§ **Textabschnitt**:

Dagegen legte RW Revision ein.

Aus den Urteilsgründen

Das Gericht hatte nun zu entscheiden, wie der Wortlaut „Empfänger oder Kategorien von Empfängern“ der DSGVO aus Art. 15 Abs. 1 c) auszulegen sei. Der Wortlaut sei nicht eindeutig und spricht eher dafür, dass der Absatz so ausgelegt werden kann, dass der Betroffenen die Wahl habe, ob er nur Auskunft über die Kategorien oder auch den konkreten Empfänger erhalten wolle. Wenn es im Ermessen der Verantwortlichen läge, dass diese frei darüber entscheiden könnten, ob sie Auskunft über die konkreten Empfänger oder lediglich die Kategorien erteilen, wäre es vermutlich für die Betroffenen fast unmöglich, jemals Auskunft über die konkreten Empfänger zu bekommen, was wiederrum das Recht auf Auskunft enorm einschränken würde. Zudem ist zu beachten, dass Art. 15 Abs. 1 c) sowohl für aktuelle Datenverarbeitungen als auch für in der Vergangenheit verarbeitete personenbezogene Daten Anwendung findet. Daraufhin wurde das laufende Verfahren von RW gegen die Österreichische Post vom Obersten Gerichtshof ausgesetzt. Folgende Vorlagefrage musste vorab vom Gerichtshof entschieden werden:

Vorlagefrage

"Ist Art. 15 Abs. 1 lit. c DSGVO dahin gehend auszulegen, dass sich der Anspruch auf die Auskunft über Empfängerkategorien beschränkt, wenn konkrete Empfänger bei geplanten Offenlegungen noch nicht feststehen, der Auskunftsanspruch sich aber zwingend auch auf Empfänger dieser Offenlegungen erstrecken muss, wenn Daten bereits offengelegt worden sind?"

§ **Analysematerial**:
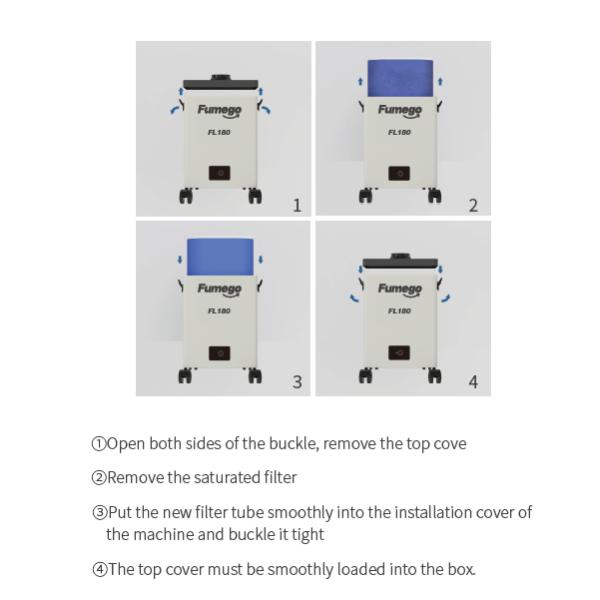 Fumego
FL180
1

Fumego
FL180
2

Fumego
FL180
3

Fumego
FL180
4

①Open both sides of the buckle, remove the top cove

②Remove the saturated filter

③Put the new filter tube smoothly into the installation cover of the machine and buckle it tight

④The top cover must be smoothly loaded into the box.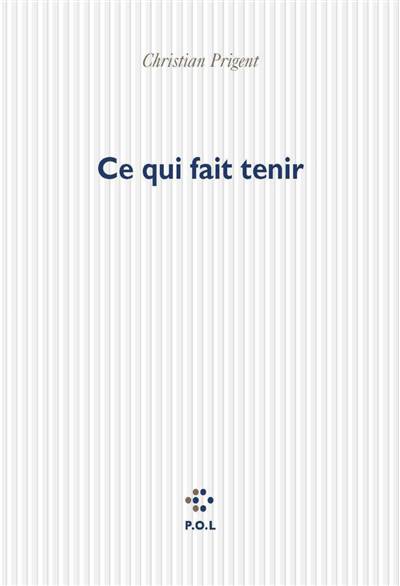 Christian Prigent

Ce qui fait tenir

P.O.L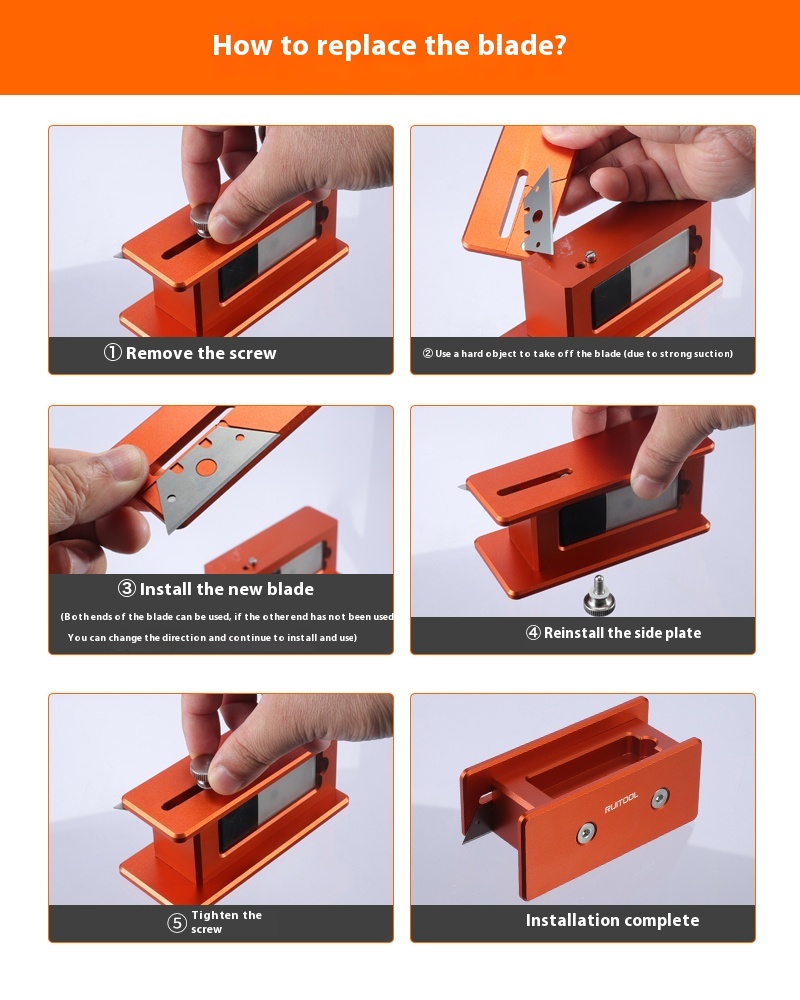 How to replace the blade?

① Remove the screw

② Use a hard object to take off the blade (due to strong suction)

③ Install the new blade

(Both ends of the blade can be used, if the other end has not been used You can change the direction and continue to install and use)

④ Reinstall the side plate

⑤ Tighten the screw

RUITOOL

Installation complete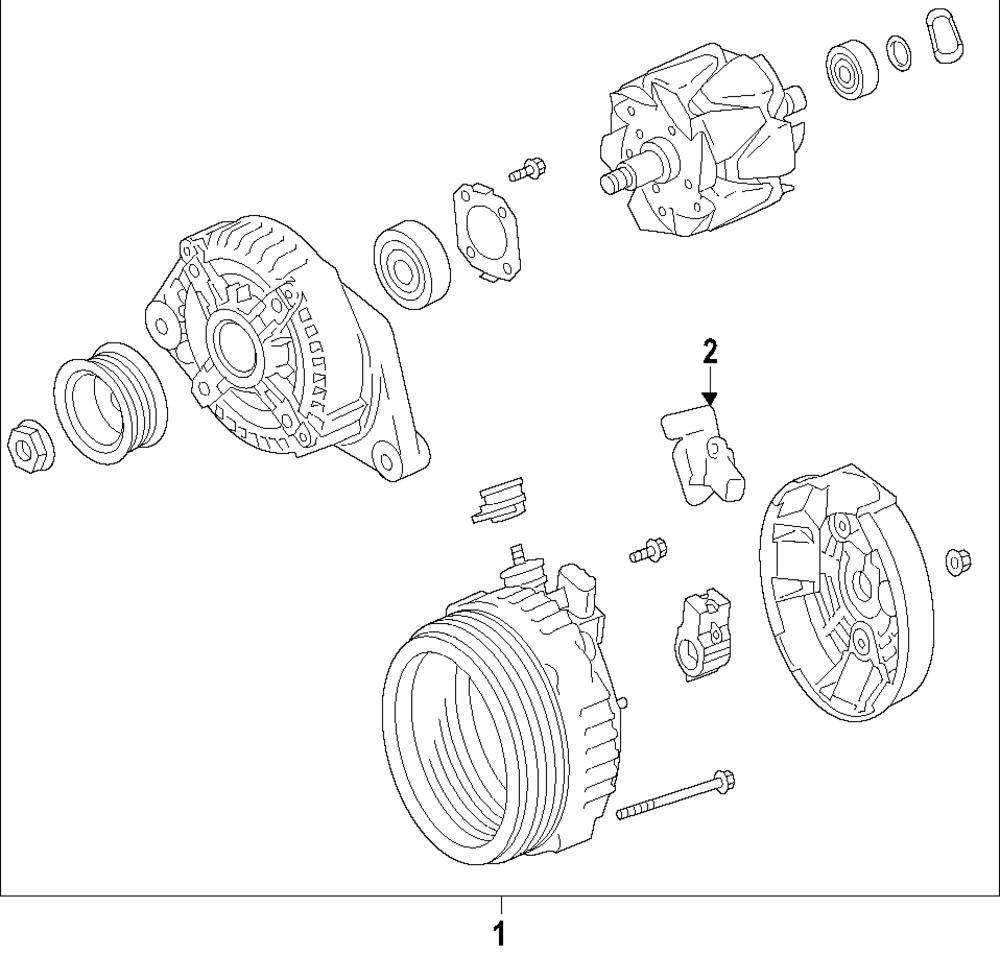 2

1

§ **Anhand der Angaben**:
a) Stimmen die folgenden Aussagen mit dem Textabschnitt über das Auskunftsrecht nach der DSGVO überein? Antworten Sie jeweils mit Ja oder Nein und zitieren Sie die entscheidenden Worte wörtlich.
(i) Das Gericht hält den Wortlaut von Art. 15 Abs. 1 c) für eindeutig.
(ii) Art. 15 Abs. 1 c) gilt auch für personenbezogene Daten, die in der Vergangenheit verarbeitet wurden.
(iii) Der Oberste Gerichtshof setzte das Verfahren von RW gegen die Österreichische Post aus.
b) Setzen Sie den Textabschnitt über das Auskunftsrecht nach der DSGVO im Anschluss an die zitierte Vorlagefrage fort.

§ **Lösungen**:
a)
(i) Nein: „Der Wortlaut sei nicht eindeutig“
(ii) Ja: „sowohl für aktuelle Datenverarbeitungen als auch für in der Vergangenheit verarbeitete personenbezogene Daten Anwendung findet“
(iii) Ja: „Daraufhin wurde das laufende Verfahren von RW gegen die Österreichische Post vom Obersten Gerichtshof ausgesetzt.“

b)
Klärung der Vorlagefrage

Die Vorlagefrage sollte klären, ob Betroffenen die konkrete Identität der Empfänger mitgeteilt werden müsse. Da Empfänger und Kategorien im Gesetzestext der DSGVO nebeneinander aufgeführt werden, bestehe kein vorrangiges Verhältnis. Laut Erwägungsgrund 63 kann das Recht auf Auskunft nicht auf die Kategorien beschränkt werden. Die Verarbeitung personenbezogener Daten muss laut Art 5 Abs 1 a) immer den Grundsatz der Transparenz berücksichtigen, d.h. dass die Informationen über die Datenverarbeitung für natürliche Personen verständlich und leicht zugänglich sein müssen. Der Verantwortliche sei daher in der Pflicht, Betroffenen Auskunft zugunsten der betroffenen Person zu erteilen. Betroffenen muss ermöglicht werden, die Richtigkeit sowie Rechtmäßigkeit der Verarbeitung überprüfen zu können und ggf. Berichtigung/Löschung/Widerruf zu beantragen oder Rechtsbehelf einzulegen. Um eine Gewährleistung dieser Rechte sicherzustellen, ist eine Auskunft über konkrete Empfänger unabdingbar, was wiederrum durch Art. 19 DSGVO konkretisiert wird, sofern der Antrag auf Auskunft entsprechend begründet werden kann und verhältnismäßig sei.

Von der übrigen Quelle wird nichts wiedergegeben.